Nel libro racconti di aver parlato alla Coppa dei Campioni. Come è andata?

“E’ andata benissimo. Al termine della partita, dopo i festeggiamenti, quando ho portato la Coppa nello spogliatoio, l’ho appoggiata per terra e le ho detto: ‘Ti inseguivo da tanto tempo e ora finalmente sei fra le mie braccia’. E’ stato uno dei momenti più emozionanti della mia carriera. Capivo l’importanza di questo traguardo. Già mi sono emozionato quando sono uscito coi compagni per il riscaldamento e ho visto la nostra curva piena. Quando l’arbitro ha dato il recupero, ho guardato Samuel e abbiamo iniziato a piangere. Vincevamo 2-0 e mancavano tre minuti. Walter però, essendo un duro, mi invitava alla calma. Fu un’emozione immensa anche arrivare a San Siro alle sei del mattino con lo stadio quasi pieno che ci aspettava. Avere il privilegio di indossare la fascia da capitano e dare ai tifosi questa allegria è stata una cosa indimenticabile”.

Poi avete vinto il Mondiale per club…

“Anche quello fu un momento importante. C’erano tanti tifosi, c’era la mia famiglia. Durante la premiazione avevo indossato la maglietta di Samuel, che si era fatto male al ginocchio e non poteva essere con noi. Ma era giusto che fosse con noi perchè aveva contribuito in maniera decisiva al nostro ciclo”.

Hai un rapporto molto profondo con la fede?

“Sì, anche la mia famiglia è molto cattolica. E’ una lezione di vita”.

Quanto è stato emozionante incontrare Papa Francesco?

“La prima emozione è stata nel momento dell’elezione. Vedere un mio connazionale Papa è stato bellissimo. Una delle prime telefonate fu proprio di Moratti, c’era grande felicità. Bergoglio ha un grande cuore, è uomo dalla semplicità unica. Parlare con lui di tanti argomenti, della mia fondazione e di tutti i problemi che ci sono nel mondo è stata un’emozione unica”.

Tanti soprannomi, quale preferisci?

“Tutti, ma soprattutto ‘Pupi’ perché è associato alla mia Fondazione. Tutti mi conoscono così”.

La tua fondazione è un impegno che ti fa bene?

“Sì, ogni volta che torniamo in Argentina vediamo i ‘nostri’ bambini fare dei progressi. Per noi è il risultato più bello.
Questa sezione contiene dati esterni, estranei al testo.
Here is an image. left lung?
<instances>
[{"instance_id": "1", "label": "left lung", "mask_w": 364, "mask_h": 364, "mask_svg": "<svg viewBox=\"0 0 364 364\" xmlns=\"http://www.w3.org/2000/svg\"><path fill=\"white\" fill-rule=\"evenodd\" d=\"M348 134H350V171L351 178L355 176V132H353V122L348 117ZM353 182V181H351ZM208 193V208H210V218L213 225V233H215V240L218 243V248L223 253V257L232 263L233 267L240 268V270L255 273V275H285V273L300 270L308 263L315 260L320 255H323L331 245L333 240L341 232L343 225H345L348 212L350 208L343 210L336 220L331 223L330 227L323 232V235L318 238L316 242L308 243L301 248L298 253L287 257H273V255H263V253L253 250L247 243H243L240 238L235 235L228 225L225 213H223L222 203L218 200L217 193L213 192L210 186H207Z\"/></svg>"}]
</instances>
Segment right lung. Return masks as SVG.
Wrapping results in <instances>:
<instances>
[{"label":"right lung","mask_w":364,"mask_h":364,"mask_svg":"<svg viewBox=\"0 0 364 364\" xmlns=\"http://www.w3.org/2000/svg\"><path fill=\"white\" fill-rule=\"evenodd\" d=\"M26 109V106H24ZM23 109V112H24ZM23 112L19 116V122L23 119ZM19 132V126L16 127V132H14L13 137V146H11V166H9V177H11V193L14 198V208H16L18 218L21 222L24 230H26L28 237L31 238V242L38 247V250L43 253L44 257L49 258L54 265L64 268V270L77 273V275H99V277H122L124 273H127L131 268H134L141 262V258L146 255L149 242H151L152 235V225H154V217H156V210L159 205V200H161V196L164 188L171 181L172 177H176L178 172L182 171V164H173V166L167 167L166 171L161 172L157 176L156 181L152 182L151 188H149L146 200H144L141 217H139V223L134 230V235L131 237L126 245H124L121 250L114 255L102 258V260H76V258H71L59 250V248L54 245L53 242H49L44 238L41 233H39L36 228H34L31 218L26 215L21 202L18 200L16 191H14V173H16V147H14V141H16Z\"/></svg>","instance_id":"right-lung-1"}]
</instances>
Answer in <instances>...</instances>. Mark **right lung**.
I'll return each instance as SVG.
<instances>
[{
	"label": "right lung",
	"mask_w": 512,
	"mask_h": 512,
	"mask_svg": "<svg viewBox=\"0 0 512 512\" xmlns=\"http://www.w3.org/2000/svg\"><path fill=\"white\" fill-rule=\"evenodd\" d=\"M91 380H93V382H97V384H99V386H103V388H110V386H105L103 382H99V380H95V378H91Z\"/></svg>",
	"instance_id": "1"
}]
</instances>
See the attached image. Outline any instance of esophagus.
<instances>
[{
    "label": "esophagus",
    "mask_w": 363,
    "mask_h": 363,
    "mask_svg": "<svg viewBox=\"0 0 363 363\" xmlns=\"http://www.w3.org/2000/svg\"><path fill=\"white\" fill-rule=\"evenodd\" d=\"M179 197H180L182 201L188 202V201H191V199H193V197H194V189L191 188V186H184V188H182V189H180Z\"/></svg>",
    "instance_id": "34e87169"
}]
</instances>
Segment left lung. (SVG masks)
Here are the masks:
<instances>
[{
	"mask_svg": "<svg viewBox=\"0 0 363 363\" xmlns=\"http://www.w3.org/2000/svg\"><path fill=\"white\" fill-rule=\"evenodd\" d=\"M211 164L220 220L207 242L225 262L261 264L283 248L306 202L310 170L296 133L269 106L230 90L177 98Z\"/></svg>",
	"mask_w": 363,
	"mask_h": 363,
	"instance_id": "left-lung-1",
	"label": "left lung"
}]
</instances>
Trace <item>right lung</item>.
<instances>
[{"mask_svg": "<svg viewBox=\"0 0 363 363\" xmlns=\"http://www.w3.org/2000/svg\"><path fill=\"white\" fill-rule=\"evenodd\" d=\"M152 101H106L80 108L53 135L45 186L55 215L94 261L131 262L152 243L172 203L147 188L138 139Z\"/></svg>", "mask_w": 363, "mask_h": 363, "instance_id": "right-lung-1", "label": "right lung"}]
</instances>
E’ una bellissima responsabilità e ringrazio il popolo italiano perchè mi è stato vicino in tutte le iniziative che ho fatto”.

La scelta che ti ha cambiato la vita?

“Credo che in ogni momento della vita vadano fatte delle scelte. La mia vita è cambiato quando ho scelto di venire in Italia”.

Dietro un uomo di successo c’è sempre una grande donna. Vale anche per te?

“Sicuramente. Non sarei riuscito a fare niente di quello che ho fatto senza l’aiuto di Paula”.

L’errore più grande che hai fatto?

“Ne ho fatti tanti, ma sono serviti per crescere”.

A cena con un nemico per far pace: chi sceglieresti?

“Non so se ho nemici, è una brutta cosa individuare un nemico. Potrei andare a cena con tutti, anche se la pensiamo diversamente”.

La canzone che ami?

“Più bella cosa di Ramazzotti, mi fa sentire bene. Mi è capitato anche di cantarla con Eros.’Grazie di esistere’… e vale anche per l’Inter”.

Quando ti rivedremo in campo?

“Spero presto, sono nell’ultima fase di questo recupero lunghissimo. Ci siamo quasi”.

Ma per più partite?

“Sì, speriamo di sì…”

E dopo? Farai l’allenatore?

“No, vorrei fare qualcosa in società come dirigente ma la cosa più importante è restare legato all’Inter”.